The quantified cyclist: analysing Strava data using R

Share this post

Reading Time: 6 minutes


This post was edited on 09 May 2017 to add some clarity around authenticating with the Strava API.


In 2016 I made a commitment to myself to record every cycle ride I made. As both a leisure cyclist and cycle commuter, I was keen to know how far I rode in a year, what was the accumulated distance of my daily commute, what distance did I cover on my leisure rides. I already recorded my weekend rides in a phone app called Strava, so it was pretty easy to get into the habit of clicking a button on my phone every time I set off on a cycle commute too.

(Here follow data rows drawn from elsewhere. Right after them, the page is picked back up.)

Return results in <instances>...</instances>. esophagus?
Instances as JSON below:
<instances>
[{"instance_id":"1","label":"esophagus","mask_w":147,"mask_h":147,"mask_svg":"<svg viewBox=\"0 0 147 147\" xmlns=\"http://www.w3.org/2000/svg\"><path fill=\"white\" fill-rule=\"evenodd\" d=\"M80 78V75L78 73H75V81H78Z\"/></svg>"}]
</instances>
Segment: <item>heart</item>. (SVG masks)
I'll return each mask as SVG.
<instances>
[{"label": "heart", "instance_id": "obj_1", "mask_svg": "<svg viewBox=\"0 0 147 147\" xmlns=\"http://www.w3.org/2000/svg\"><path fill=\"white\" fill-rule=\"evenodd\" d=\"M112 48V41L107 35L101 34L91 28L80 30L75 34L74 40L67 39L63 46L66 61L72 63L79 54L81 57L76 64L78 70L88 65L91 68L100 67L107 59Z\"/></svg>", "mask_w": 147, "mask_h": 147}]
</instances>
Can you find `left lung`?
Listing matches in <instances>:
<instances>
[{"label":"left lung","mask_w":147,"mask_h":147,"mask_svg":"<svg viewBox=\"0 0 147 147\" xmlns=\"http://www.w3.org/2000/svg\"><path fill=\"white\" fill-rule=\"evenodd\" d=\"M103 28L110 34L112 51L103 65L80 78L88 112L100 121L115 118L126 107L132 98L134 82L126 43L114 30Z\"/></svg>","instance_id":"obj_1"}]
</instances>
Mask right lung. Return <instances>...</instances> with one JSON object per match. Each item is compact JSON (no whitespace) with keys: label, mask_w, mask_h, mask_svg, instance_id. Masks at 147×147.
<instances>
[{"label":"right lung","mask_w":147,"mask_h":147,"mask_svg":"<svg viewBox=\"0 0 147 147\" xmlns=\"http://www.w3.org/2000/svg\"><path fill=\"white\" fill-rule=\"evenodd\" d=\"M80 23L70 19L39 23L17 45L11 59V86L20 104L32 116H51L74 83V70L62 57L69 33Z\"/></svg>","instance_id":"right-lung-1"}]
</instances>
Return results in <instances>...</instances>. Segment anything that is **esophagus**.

So as we ended 2016, my thoughts turned to what my end of year results would be in Strava. However, as it turned out the data presented to Strava users (shown below) is quite lightweight. It only provides a total distance cycled for the year, and while you can tag a ride as a ‘commute’, nothing is actually done with this data in the Strava interface and the end of year results are not split between commute and non-commute, for example.

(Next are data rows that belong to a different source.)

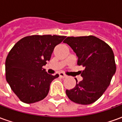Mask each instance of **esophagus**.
Returning a JSON list of instances; mask_svg holds the SVG:
<instances>
[{
  "instance_id": "34e87169",
  "label": "esophagus",
  "mask_w": 122,
  "mask_h": 122,
  "mask_svg": "<svg viewBox=\"0 0 122 122\" xmlns=\"http://www.w3.org/2000/svg\"><path fill=\"white\" fill-rule=\"evenodd\" d=\"M59 76L61 77V78H66V75H65V74H64L63 72H59Z\"/></svg>"
}]
</instances>
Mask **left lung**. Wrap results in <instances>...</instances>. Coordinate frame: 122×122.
<instances>
[{"label": "left lung", "mask_w": 122, "mask_h": 122, "mask_svg": "<svg viewBox=\"0 0 122 122\" xmlns=\"http://www.w3.org/2000/svg\"><path fill=\"white\" fill-rule=\"evenodd\" d=\"M78 57V65H82L83 78L66 94L72 101L90 105L102 96L110 85L116 70L114 53L109 46L94 36H69L63 41Z\"/></svg>", "instance_id": "left-lung-1"}]
</instances>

Happily, Strava also exposes your personal data through an API. And as a confirmed data geek as well as a keen cyclist, this presented the perfect intersection of both passions! So I set about exploring the Strava API (https://strava.github.io/api/) which it turns out is VERY generous in the data it offers up. I had been playing around with the data science language R during 2016 but this effort had lapsed for the past 6 months, so decided to attempt to extract my Strava data using R as a way of reigniting my learning. And it WAS a learning effort, it seems like lots of Strava libraries have been created for various other programming languages, but very little reusable code was available for R.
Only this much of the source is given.